В «Паденье…» символизм продолжает цепко держаться за поэта — настолько, что, кажется, только проклятием и можно отделаться. «Айя-София», последнее стихотворение на символистском полюсе маятника, представляет собой резкий контраст с этой стойкой зависимостью. В завершение этой главы я очень кратко рассмотрю это стихотворение в контексте мандельштамовских усилий преодолеть символистскую «веру».
Айя-София
Айя-София — здесь остановиться
Судил Господь народам и царям!
Ведь купол твой, по слову очевидца,
Как на цепи, подвешен к небесам.
И всем пример — года Юстиниана,
Когда похитить для чужих богов
Позволила эфесская Диана
Сто семь зеленых мраморных столбов.
Куда ж стремился твой строитель щедрый,
Когда, душой и помыслом высок,
Расположил апсиды и экседры,
Им указав на запад и восток?
Прекрасен храм, купающийся в мире,
И сорок окон — света торжество;
На парусах, под куполом, четыре
Архангела прекраснее всего.
И мудрое сферическое зданье
Народы и века переживет,
И серафимов гулкое рыданье
Не покоробит темных позолот.
Множество элементов связывают «Айя-Софию» с тем, что можно назвать абстрактным, условно символистским полюсом творчества Мандельштама. К двум прямо названным в изящном прочтении Клэр Каваны (имя собора, вводящее в круг идей Соловьева, и его сферическая форма, напоминающая о мандельштамовском описании книги Вячеслава Иванова «По звездам») можно добавить еще ряд дополнительных связей, легко выводимых из анализа исследовательницы: разрыв с историей и принадлежность к вечности, «бесплотный полет» серафимов и архангелов, функция купола собора как аналога и микрокосма небесного свода и, наконец, «цепь», метафорически соединяющая Айя-Софию с небесами (метафорическое воплощение символистской концепции «связи»)[263]. Эти элементы уравновешены в стихотворении противоположными тенденциями, но все же они позволяют отличать «Айя-Софию» от принципиально акмеистического стихотворения «Notre Dame», в котором «стиль <…> как система антитез» соответствует «описанию готики как системы контрфорсов»[264].

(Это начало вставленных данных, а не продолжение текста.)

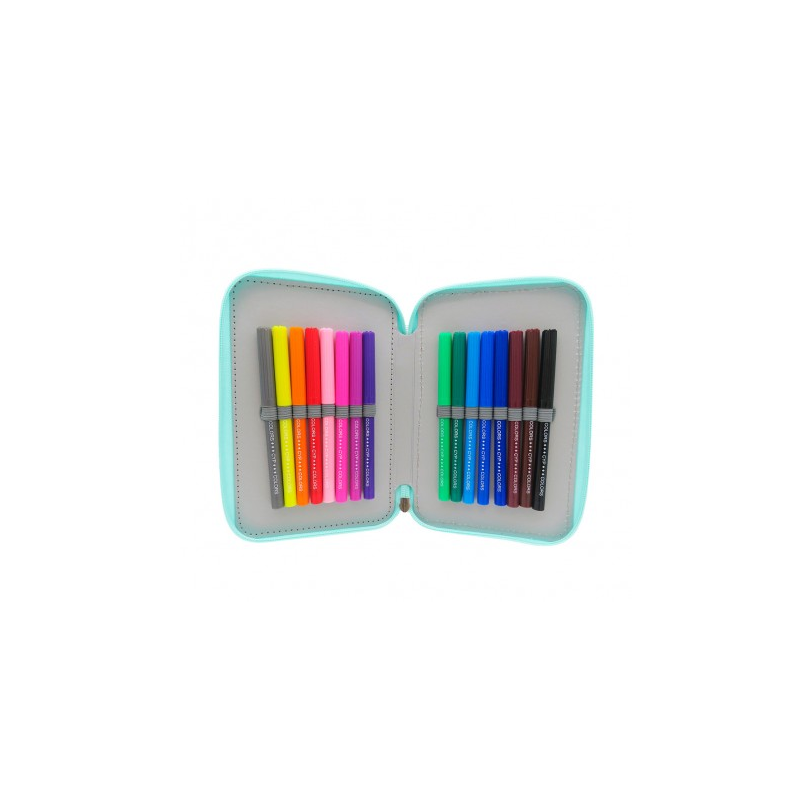Estuche Triple De Snoopy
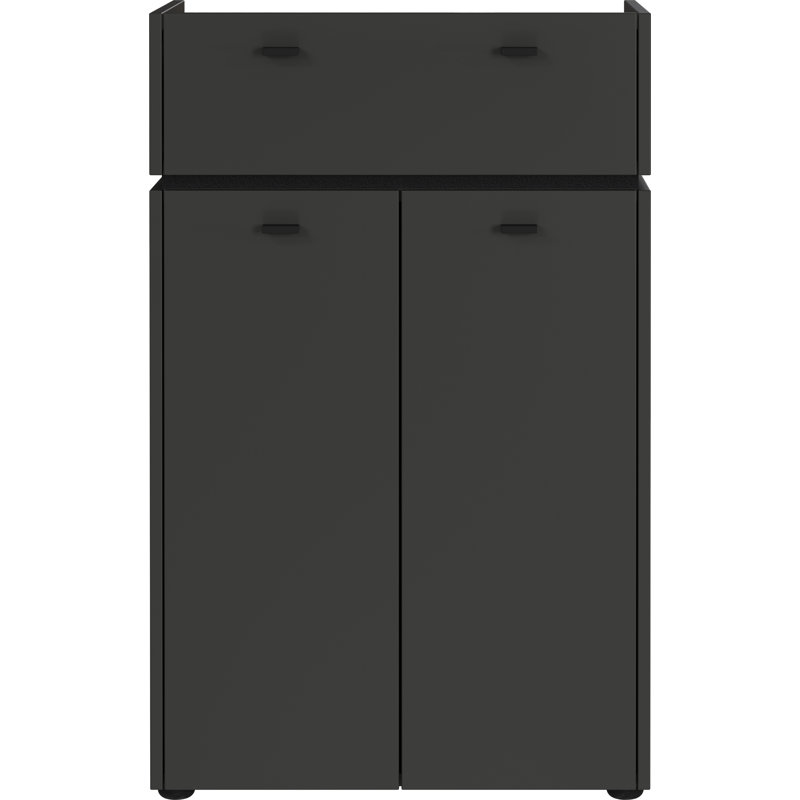 Lorryann Freestanding Bathroom Cabinet, Graphite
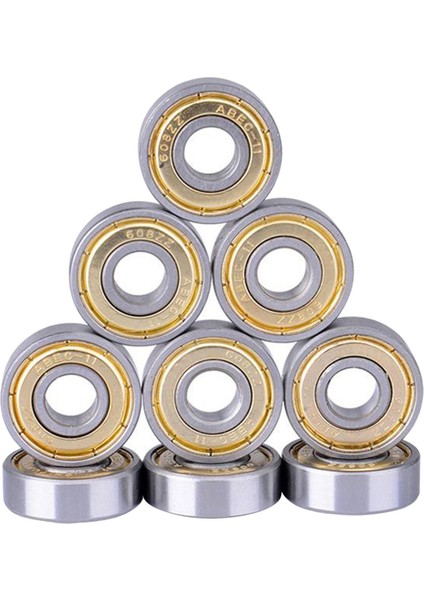 10X 608-ZZ Rulman Hokeyi Paten Longboard Tekerleği (Yurt Dışından)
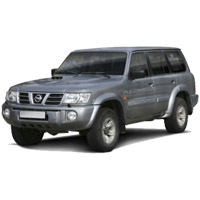 Багажники для Nissan Patrol 5дв. GR SUV 1998-2010 (водостоки)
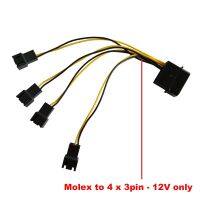 【trending】 AYAAN EMPORIUM IDE Molex 4-Pin To Case พัดลมระบายความร้อน3-Pin TX3 Out อะแดปเตอร์แปลงสายเคเบิล W/ ลดความเร็ว,2x 5V/2x12V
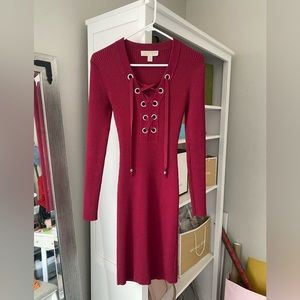 Michael Kors sweater bodycon dress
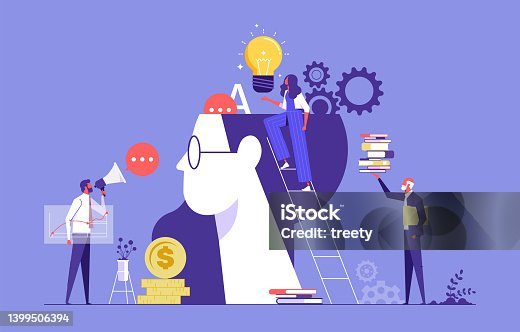 istock Concept of up skill and learning 1399506394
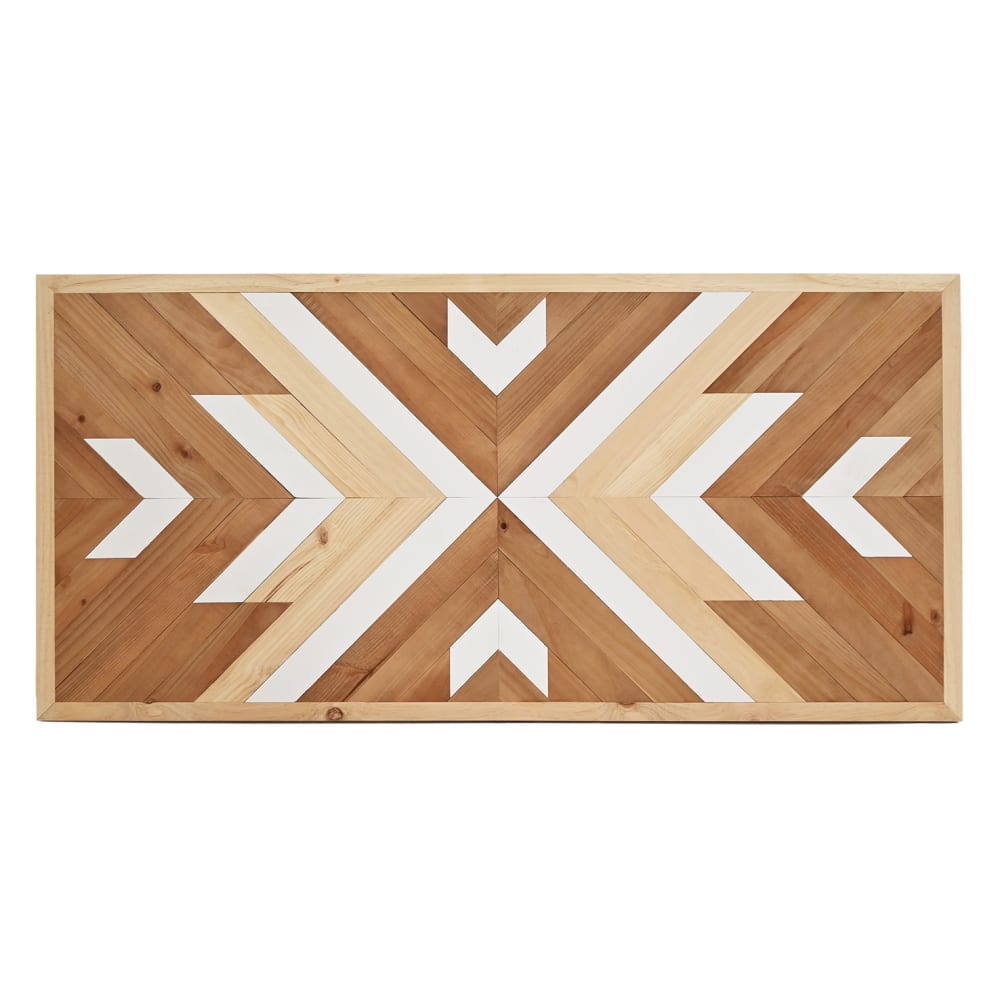 Tête de lit en bois de pin ethnique 165x80cm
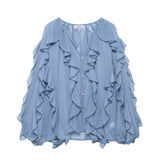 Homemade New Women's Classic Fashion Stylish Stacked Decorative Shirt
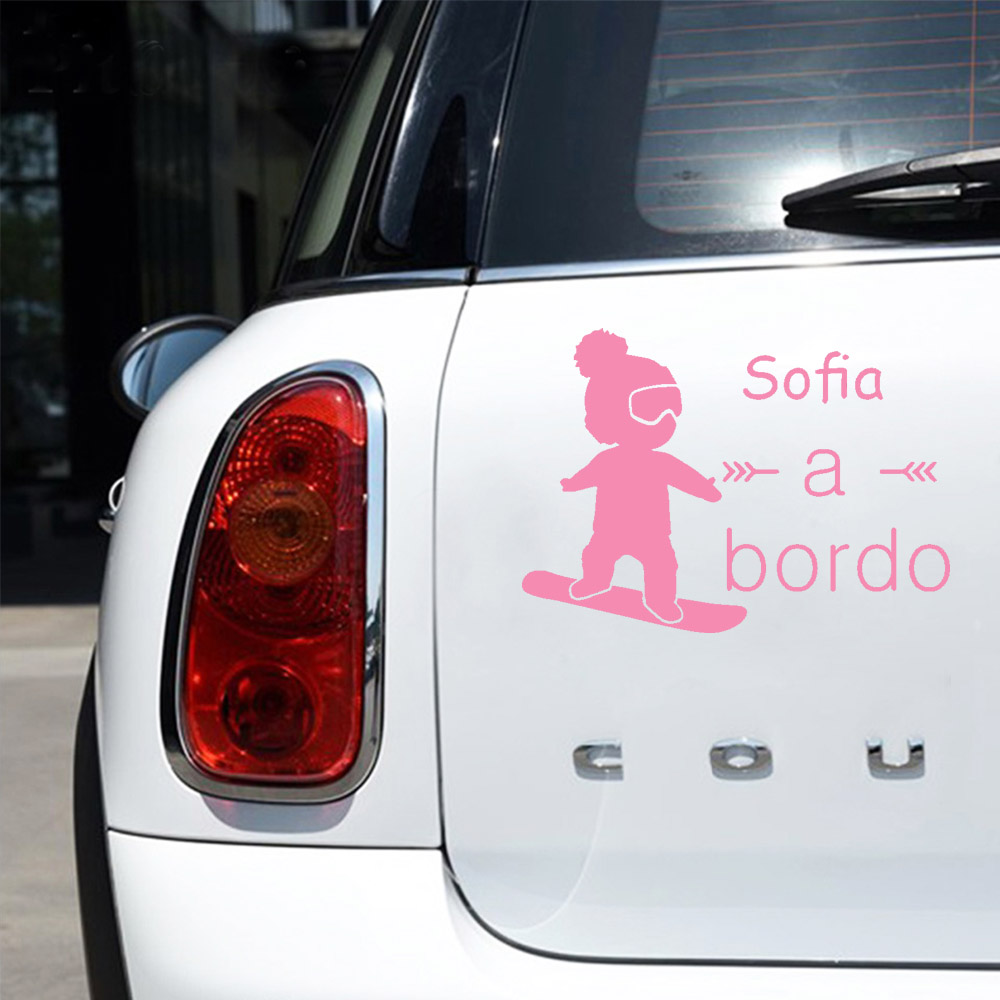 1pc Vinyl baby a bordo colorfu - Car Accessories Sticker 评论和价格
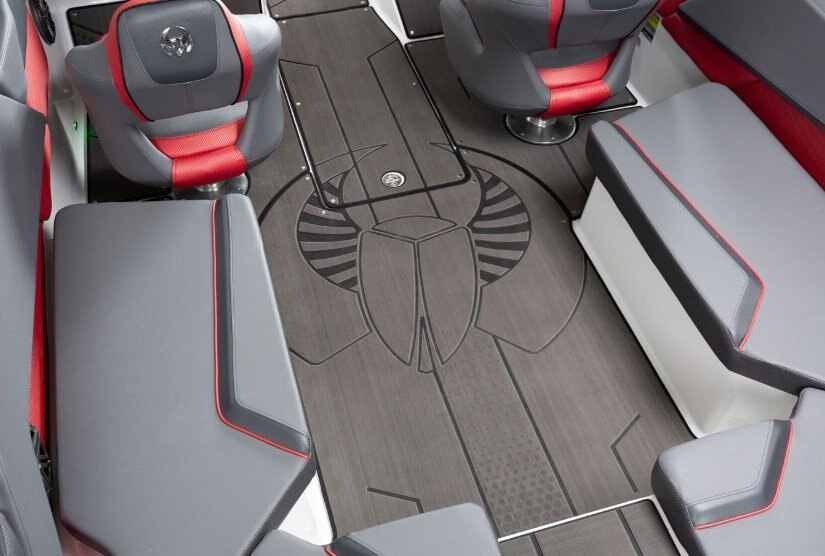 2026 Scarab 235 LX Black/Crimson Red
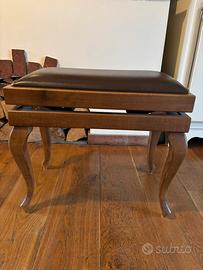 Sgabello per pianoforte regolabile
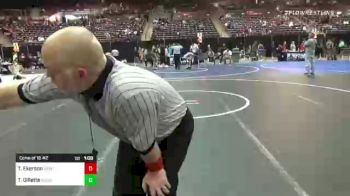 152 lbs Consi Of 16 #2 - Ty Ekerson, Montesano vs Tayten Gillette, Gooding Wrestling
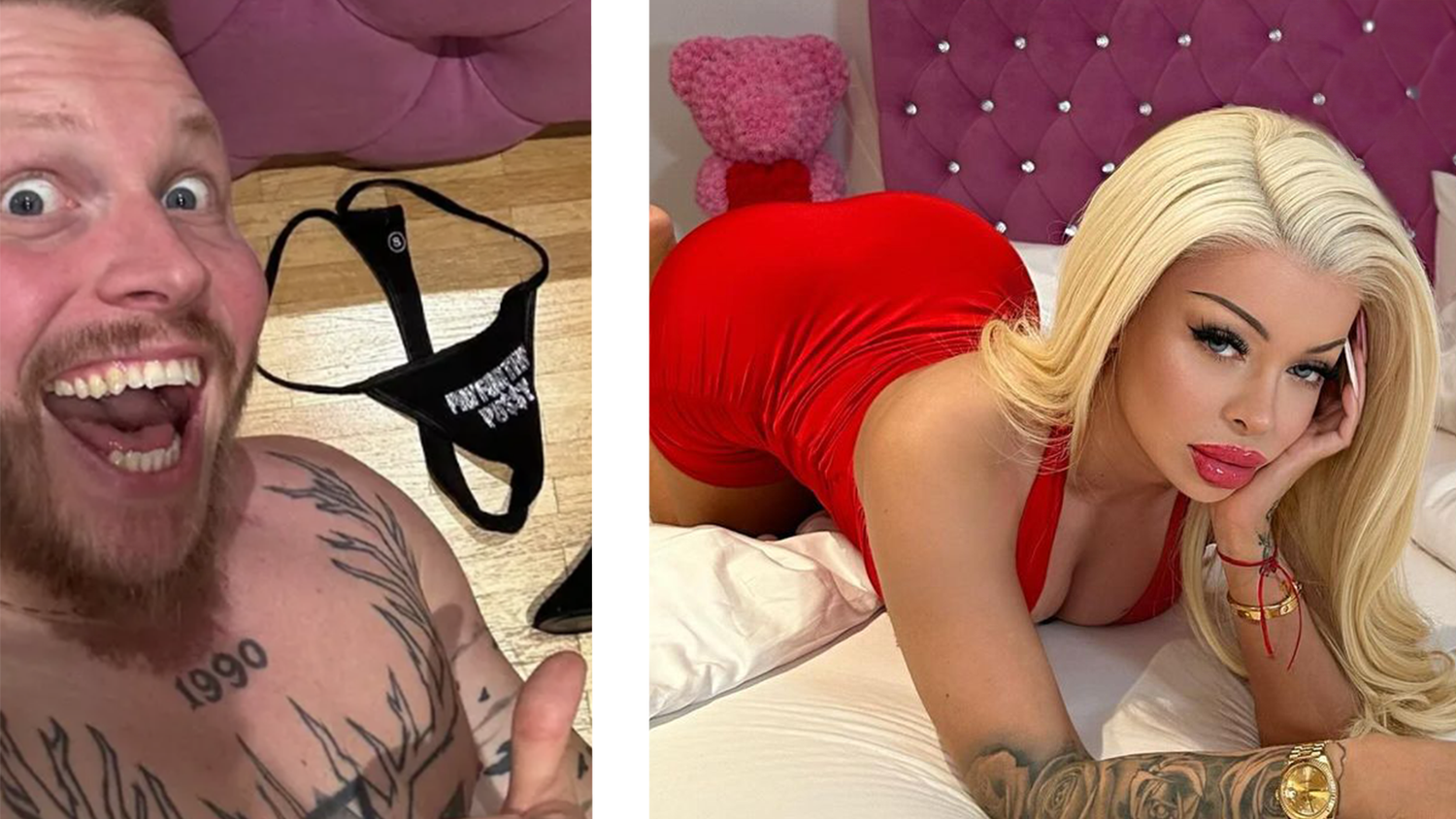 Katja Krasavice und Fintch hatten eine Verabredung für eine heiße gemeinsame Nacht.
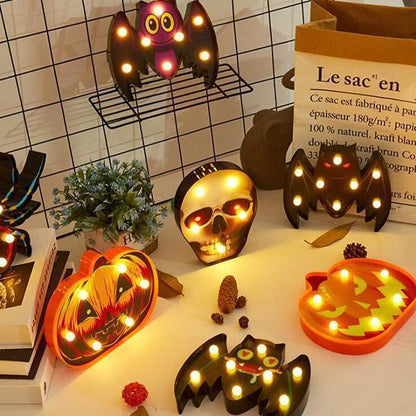 Ihrtrade Halloween Outdoor Decoration Night Lights (3 Colors)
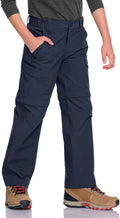CQR Kids Youth Hiking Cargo Pants - UPF 50+ Quick Dry Convertible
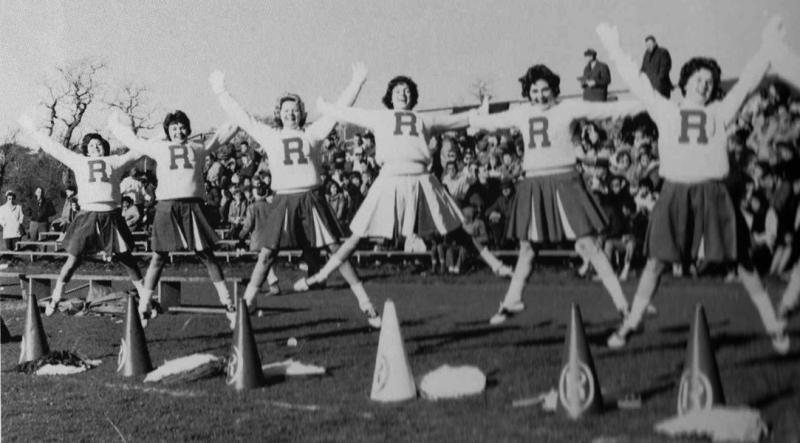 Old Rochester Regional High School’s first cheerleaders put the ra ra ra in ORR in 1962. COURTESY RICHARD MORGADO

Внутри Айя-Софии лирический герой обнаруживает не систему противодействующих сил, по воле зодчего-творца вздымающую на невероятную высоту громаду соборных стен, а древнюю мудрость и «серафимов гулкое рыданье»[265]. И все же, не расставаясь с размахом и глубиной символистской внутренней бездны, Мандельштам заключает эту бездну в рамки акмеистического стихотворения[266]. Внутри этих крепко слаженных стихов с их классической формой и изящной экспозицией стоят твердые стены храма. И это «опоясывание» — прочное: «И серафимов гулкое рыданье / Не покоробит темных позолот».